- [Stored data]
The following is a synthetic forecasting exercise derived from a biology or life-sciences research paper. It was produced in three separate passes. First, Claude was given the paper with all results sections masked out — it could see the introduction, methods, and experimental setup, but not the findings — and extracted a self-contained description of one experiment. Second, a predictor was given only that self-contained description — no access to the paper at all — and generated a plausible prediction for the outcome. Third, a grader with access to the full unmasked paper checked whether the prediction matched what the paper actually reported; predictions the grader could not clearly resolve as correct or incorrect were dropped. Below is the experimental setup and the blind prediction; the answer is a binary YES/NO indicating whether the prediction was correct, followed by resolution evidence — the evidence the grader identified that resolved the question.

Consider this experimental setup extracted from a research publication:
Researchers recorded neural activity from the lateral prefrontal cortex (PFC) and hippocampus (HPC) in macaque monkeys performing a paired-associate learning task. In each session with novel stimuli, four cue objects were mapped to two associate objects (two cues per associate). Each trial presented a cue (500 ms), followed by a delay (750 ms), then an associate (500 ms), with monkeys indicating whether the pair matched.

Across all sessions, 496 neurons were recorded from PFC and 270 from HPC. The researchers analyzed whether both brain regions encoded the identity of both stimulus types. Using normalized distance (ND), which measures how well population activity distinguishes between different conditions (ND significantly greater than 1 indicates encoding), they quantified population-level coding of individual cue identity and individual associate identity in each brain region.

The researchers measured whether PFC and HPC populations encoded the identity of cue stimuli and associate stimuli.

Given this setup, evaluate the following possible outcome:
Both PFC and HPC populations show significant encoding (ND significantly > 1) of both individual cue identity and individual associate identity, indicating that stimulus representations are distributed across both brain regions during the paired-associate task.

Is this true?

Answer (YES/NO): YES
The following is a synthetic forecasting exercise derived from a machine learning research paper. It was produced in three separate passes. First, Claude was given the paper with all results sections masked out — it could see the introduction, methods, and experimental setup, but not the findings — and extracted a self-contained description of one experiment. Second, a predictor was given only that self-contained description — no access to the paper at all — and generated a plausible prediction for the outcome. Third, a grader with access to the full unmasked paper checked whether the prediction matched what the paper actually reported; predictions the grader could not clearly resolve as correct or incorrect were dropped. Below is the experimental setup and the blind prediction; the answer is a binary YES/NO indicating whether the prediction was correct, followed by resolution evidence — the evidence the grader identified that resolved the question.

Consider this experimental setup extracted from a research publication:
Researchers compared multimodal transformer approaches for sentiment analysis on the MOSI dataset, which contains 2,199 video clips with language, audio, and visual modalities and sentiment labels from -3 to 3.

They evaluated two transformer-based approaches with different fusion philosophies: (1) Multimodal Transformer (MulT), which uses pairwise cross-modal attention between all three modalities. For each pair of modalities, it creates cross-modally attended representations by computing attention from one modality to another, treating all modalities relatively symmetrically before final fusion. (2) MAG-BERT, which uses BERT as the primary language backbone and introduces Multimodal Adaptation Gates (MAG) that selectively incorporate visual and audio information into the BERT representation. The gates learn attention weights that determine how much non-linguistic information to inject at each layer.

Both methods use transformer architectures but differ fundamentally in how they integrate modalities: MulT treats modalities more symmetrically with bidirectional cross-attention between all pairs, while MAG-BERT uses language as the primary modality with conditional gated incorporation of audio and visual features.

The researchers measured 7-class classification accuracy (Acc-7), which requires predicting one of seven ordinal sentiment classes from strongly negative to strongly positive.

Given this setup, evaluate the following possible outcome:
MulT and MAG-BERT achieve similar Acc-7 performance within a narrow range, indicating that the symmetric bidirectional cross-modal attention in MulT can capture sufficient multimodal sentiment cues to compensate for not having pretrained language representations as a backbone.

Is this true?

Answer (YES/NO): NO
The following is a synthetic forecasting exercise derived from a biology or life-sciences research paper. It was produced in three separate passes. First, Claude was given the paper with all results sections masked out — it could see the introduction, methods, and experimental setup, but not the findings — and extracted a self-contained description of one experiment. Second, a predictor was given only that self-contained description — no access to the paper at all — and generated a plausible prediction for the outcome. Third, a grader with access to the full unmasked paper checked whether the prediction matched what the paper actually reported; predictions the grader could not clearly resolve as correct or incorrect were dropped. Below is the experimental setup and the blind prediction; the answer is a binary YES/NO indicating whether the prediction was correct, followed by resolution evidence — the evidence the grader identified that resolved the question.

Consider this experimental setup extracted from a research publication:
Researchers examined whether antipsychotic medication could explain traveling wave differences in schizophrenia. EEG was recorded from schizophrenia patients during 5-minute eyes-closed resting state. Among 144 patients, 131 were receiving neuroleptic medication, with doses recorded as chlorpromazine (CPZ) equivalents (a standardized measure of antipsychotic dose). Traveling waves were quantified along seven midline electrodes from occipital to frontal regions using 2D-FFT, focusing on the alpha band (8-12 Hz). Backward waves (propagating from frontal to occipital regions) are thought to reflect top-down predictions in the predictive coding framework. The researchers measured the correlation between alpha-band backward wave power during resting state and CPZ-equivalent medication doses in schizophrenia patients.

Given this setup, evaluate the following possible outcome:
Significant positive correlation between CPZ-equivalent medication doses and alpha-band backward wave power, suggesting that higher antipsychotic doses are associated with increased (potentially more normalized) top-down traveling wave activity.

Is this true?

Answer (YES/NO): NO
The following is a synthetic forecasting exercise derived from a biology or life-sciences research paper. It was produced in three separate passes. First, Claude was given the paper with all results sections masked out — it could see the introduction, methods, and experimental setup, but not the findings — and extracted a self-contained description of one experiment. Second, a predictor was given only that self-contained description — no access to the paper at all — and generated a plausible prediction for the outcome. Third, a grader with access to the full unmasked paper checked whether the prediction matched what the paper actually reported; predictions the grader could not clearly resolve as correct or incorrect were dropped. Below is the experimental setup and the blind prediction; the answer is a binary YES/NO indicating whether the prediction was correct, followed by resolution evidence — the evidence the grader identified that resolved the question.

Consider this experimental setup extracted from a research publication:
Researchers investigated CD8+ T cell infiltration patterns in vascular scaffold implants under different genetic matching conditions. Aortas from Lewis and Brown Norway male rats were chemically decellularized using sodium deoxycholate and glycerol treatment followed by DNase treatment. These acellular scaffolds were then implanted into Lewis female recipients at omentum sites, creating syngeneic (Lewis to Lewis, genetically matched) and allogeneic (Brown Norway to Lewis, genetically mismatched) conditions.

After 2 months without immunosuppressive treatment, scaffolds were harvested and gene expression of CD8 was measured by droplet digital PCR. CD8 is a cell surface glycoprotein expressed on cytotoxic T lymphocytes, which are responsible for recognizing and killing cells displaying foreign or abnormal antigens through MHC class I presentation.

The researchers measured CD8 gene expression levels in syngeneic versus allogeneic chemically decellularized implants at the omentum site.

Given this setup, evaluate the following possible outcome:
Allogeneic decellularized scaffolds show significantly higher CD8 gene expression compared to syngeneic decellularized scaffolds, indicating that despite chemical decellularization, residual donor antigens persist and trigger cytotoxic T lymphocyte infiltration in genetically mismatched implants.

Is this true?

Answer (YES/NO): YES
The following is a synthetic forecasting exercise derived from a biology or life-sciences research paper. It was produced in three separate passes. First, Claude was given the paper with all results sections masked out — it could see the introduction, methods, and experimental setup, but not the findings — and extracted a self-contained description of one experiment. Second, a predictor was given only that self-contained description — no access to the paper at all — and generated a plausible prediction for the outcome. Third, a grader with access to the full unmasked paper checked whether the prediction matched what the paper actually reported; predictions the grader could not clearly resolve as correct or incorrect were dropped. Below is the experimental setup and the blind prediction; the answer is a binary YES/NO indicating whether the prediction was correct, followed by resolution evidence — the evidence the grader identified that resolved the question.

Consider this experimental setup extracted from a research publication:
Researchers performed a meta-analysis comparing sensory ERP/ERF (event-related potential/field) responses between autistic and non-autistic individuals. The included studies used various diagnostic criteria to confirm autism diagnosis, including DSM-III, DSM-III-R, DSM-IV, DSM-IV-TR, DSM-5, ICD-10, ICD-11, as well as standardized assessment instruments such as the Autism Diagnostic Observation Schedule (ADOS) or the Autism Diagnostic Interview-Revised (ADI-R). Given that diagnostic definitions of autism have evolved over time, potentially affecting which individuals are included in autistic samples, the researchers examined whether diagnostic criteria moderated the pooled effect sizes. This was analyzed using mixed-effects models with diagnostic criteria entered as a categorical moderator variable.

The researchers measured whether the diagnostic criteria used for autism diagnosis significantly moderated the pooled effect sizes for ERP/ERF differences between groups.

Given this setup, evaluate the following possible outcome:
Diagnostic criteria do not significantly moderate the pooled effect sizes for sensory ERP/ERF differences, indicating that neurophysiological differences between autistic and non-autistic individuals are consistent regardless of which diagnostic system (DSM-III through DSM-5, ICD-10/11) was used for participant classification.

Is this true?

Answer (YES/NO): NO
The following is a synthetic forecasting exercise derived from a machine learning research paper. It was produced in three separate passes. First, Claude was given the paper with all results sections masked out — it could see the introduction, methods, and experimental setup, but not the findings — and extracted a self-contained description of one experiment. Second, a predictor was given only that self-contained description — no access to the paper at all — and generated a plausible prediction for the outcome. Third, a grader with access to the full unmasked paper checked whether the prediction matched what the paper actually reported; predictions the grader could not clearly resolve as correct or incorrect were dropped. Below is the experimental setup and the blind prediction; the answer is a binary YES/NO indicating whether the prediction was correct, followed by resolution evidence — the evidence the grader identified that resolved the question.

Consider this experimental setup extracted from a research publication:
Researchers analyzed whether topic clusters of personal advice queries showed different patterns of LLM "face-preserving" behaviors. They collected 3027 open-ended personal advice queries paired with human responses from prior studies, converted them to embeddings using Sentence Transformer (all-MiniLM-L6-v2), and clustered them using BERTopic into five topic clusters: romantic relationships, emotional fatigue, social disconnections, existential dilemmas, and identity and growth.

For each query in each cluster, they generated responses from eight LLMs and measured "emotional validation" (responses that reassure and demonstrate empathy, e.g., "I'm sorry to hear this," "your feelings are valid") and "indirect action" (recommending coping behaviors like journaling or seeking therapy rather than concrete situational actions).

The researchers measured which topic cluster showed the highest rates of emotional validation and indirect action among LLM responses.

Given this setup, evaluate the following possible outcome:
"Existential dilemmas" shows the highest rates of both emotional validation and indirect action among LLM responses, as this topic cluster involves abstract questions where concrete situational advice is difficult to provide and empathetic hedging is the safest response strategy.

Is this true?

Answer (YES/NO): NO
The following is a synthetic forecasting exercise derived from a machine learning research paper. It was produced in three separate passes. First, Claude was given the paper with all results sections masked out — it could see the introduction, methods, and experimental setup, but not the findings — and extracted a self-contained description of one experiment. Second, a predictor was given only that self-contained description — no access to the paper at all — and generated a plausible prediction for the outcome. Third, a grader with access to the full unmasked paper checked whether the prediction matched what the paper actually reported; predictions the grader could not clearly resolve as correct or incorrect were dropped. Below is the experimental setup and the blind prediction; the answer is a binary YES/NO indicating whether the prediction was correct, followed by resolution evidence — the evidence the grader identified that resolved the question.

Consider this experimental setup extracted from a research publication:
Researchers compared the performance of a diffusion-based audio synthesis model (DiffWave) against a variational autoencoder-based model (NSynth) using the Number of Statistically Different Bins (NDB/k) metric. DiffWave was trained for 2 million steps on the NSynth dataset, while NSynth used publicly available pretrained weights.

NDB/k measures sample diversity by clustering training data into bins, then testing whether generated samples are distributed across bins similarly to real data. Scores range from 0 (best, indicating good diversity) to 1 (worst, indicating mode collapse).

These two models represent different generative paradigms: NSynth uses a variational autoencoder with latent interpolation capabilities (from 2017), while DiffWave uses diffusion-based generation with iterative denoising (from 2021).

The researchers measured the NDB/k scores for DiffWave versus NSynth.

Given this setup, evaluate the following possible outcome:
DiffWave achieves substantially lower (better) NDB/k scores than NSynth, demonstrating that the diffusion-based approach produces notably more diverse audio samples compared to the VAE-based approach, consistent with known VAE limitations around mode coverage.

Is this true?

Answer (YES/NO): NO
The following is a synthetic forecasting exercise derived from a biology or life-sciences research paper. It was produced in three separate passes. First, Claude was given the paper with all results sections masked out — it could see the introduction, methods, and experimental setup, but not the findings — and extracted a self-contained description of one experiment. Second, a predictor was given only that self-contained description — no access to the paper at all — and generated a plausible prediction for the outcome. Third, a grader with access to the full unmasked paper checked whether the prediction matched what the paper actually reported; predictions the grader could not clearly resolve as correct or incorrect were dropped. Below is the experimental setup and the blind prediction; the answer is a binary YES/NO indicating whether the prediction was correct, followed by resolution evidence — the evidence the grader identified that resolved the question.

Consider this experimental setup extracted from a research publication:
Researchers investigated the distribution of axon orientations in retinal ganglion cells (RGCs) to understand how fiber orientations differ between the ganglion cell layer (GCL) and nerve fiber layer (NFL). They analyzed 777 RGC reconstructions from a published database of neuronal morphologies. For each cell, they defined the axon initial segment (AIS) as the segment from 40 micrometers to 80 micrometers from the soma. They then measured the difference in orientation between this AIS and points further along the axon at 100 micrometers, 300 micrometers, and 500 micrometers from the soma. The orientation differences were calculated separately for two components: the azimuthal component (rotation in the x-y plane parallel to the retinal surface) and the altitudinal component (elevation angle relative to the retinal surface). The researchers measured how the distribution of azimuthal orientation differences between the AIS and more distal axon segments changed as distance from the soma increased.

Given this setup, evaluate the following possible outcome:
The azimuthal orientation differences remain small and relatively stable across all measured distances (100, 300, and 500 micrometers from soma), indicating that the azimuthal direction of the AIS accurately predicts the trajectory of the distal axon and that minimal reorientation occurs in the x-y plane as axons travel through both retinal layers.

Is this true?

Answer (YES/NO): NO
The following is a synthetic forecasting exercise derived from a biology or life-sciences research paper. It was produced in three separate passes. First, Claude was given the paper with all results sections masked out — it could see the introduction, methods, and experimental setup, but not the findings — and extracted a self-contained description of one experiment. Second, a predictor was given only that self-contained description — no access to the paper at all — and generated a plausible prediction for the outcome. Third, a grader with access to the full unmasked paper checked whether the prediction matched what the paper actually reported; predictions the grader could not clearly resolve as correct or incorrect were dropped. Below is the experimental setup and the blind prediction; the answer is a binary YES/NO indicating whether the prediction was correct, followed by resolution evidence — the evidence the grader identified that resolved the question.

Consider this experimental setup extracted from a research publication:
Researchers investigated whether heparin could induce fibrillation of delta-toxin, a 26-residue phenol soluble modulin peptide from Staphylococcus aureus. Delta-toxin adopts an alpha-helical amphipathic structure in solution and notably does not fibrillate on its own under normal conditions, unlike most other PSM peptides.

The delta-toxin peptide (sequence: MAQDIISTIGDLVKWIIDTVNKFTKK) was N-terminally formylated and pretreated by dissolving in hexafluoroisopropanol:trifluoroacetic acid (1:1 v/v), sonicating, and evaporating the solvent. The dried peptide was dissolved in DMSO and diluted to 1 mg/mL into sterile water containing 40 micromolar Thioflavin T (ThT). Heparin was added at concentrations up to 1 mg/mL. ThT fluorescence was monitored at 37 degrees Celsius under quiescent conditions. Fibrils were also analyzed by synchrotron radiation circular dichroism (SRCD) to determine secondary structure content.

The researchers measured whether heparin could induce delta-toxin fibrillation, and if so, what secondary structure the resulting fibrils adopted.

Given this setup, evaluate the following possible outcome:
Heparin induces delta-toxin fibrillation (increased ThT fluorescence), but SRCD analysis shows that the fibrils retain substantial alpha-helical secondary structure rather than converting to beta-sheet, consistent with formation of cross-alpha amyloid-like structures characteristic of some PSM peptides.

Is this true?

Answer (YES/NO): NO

- [TASK INSTRUCTIONS]
Please go through the data above and copy each line containing the word "versus".

- [RESULT BELOW]
The researchers measured CD8 gene expression levels in syngeneic versus allogeneic chemically decellularized implants at the omentum site.
The researchers measured the NDB/k scores for DiffWave versus NSynth.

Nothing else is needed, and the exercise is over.